Kurz darauf erschien Guy de Muret. »Der König von Armenien legt noch fünf Reiter oben drauf, die mit Euch ziehen sollen«, informierte er Roc, »dafür verlangt er, dass Ihr morgen Früh Antioch verlasst.« Während Rog noch schluckte, fuhr der Fuchs ungerührt fort. »Die Fürstin Sybille lässt Euch ausrichten, dass solche Eile, wie sie ihr Herr Vater an den Tag lege, für die Nacht - « Guy zwinkerte dem Trencavel auf recht eindeutige Weise zu, »- und auch die nächsten Nächte nicht gelte. Sie erwartet Euch in ihren Gemächern!« Jetzt war es an Rog, den schadenfroh grinsenden Blicken der Okzitanier auszuweichen.
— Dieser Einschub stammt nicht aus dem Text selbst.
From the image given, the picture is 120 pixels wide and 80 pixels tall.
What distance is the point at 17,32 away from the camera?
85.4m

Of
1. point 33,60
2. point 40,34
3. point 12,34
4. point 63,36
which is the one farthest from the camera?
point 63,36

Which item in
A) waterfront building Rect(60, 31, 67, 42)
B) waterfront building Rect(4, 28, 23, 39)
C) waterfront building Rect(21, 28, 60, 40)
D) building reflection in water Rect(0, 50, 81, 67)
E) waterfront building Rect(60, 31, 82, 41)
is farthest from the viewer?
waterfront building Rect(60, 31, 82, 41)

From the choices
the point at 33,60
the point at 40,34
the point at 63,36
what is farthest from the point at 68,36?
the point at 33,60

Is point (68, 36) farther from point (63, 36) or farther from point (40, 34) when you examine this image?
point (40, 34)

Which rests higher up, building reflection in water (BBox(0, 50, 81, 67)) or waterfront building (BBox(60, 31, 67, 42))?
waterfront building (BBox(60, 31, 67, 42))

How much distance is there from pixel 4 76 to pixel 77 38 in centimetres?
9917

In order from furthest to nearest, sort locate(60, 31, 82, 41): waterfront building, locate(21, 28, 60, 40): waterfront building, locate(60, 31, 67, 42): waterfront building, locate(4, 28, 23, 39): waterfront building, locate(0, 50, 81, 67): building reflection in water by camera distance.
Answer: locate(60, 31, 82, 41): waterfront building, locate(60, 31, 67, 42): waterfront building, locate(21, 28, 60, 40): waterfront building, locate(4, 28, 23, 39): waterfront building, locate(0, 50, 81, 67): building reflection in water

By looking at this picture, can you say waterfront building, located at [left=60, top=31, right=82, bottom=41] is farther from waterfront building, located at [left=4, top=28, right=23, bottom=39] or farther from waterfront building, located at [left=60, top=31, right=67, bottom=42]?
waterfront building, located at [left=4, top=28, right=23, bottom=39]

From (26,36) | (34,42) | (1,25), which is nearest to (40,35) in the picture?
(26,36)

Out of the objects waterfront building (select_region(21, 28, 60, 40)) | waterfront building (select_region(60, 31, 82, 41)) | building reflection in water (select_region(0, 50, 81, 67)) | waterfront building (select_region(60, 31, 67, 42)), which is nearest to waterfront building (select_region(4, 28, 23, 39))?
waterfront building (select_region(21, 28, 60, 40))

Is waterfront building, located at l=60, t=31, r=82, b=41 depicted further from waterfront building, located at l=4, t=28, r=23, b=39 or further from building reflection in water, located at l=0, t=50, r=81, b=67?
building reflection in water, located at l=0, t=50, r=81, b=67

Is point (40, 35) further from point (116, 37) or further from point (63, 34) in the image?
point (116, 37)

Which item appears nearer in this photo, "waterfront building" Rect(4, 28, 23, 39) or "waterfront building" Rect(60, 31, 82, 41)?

Guy brachte seinen Auftrag zu Ende. »Fürst Bohemund bittet uns alle, in einer Stunde im Schlosshof zu erscheinen, damit er sich von uns, und vor allem von Euch, Rog Trencavel, verabschieden kann. König Hethum liegt daran, den bereits eingetroffenen Abgesandten der Mongolen zu zeigen, dass Antioch ihrer Aufforderung zur Huldigung größte Dringlichkeit beimisst.«
Rog hatte sich alles angehört. Ob er wollte oder nicht, ab jetzt musste er Führung beweisen.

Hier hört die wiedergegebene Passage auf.